Documentation

Linglib.Phenomena.Nonliteral.Metaphor.KaoEtAl2014PMF

@cite{kao-etal-2014-metaphor} on mathlib PMF #

@cite{kao-etal-2014-metaphor}

"Formalizing the Pragmatics of Metaphor Understanding" Proceedings of the Annual Meeting of the Cognitive Science Society 36, 719-724.

Model (verified against paper) #

Parameters (paper §"Model Evaluation"):

Softmax-of-log at the root, not rpow workaround #

The speaker utility U = log Σ L0 returns -∞ when the QUD-projected L0 marginal is 0. Mathlib's Real.log 0 = 0 would silently break this — exp(λ · 0) = 1 would give nonzero weight to impossible utterances.

The substrate fix: PMF.softmax takes score : α → EReal, with EReal.exp(⊥) = 0 correctly handling impossible utterances. The Kao S1 is then PMF.softmax (fun u => (α : EReal) * ENNReal.log (qudProjL0 g u f⃗)) — directly the paper's formula with no rpow workaround. Mathematically equivalent to (qudProjL0)^λ (via ENNReal.rpow_eq_exp_mul_log) when qudProjL0 > 0, but the EReal form makes the boundary case explicit.

For Kao's empirical priors (Experiment 1b), all featurePriorℕ entries are strictly positive (min = 379), so all QUD-marginals are positive and the boundary doesn't bite numerically. The substrate handles the general case correctly anyway — RSA papers with sparser literal-listener support inherit the right behaviour.

Joint posterior over (World × Goal) #

Kao's L1 jointly infers the speaker's category-and-features and marginalises over goal. PMF-natively: posterior of World × Goal projected to the World-marginal — exactly PMF.posterior_fst_apply from Core/Probability/JointPosterior.lean.

This file uses the equivalent kernel-form: World → PMF Cat defined as goalPrior.bind ∘ s1, folding the goal-marginalisation into the kernel. The two formulations agree by associativity of bind.

§0. Domain types #

Categories: whale (metaphor vehicle) and person (literal referent). Categories double as utterance types.

Instances For
    @[implicit_reducible]
    Equations
    Equations
    • One or more equations did not get rendered due to their size.
    Instances For
      @[implicit_reducible]
      Equations
      • One or more equations did not get rendered due to their size.

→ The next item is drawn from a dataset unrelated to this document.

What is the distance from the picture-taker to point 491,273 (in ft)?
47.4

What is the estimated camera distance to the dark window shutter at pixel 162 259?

      QUDs: which feature is the speaker trying to communicate?

      Instances For
        @[implicit_reducible]
        Equations
        Equations
        • One or more equations did not get rendered due to their size.
        Instances For
          @[implicit_reducible]
          Equations
          • One or more equations did not get rendered due to their size.
          @[reducible, inline]

          Feature vector: 3 booleans (e.g. {large, graceful, majestic} for whale).

          Equations
          Instances For

            §1. Empirical priors (Experiment 1b counts ×10000) #

            Feature prior P(f⃗ | c) as integer counts (×10000). Both per-category sums = 10000 by construction.

            Equations
            Instances For

              Every entry of the feature prior is strictly positive. The witness that drives every positivity proof in the file.

              §2. PMF construction #

              Feature prior as a PMF over Features, parametric in category.

              Equations
              • One or more equations did not get rendered due to their size.
              Instances For

                Category prior as a PMF over Cat.

                Equations
                • One or more equations did not get rendered due to their size.
                Instances For

                  Joint world prior P(c, f⃗) = P(c) · P(f⃗|c).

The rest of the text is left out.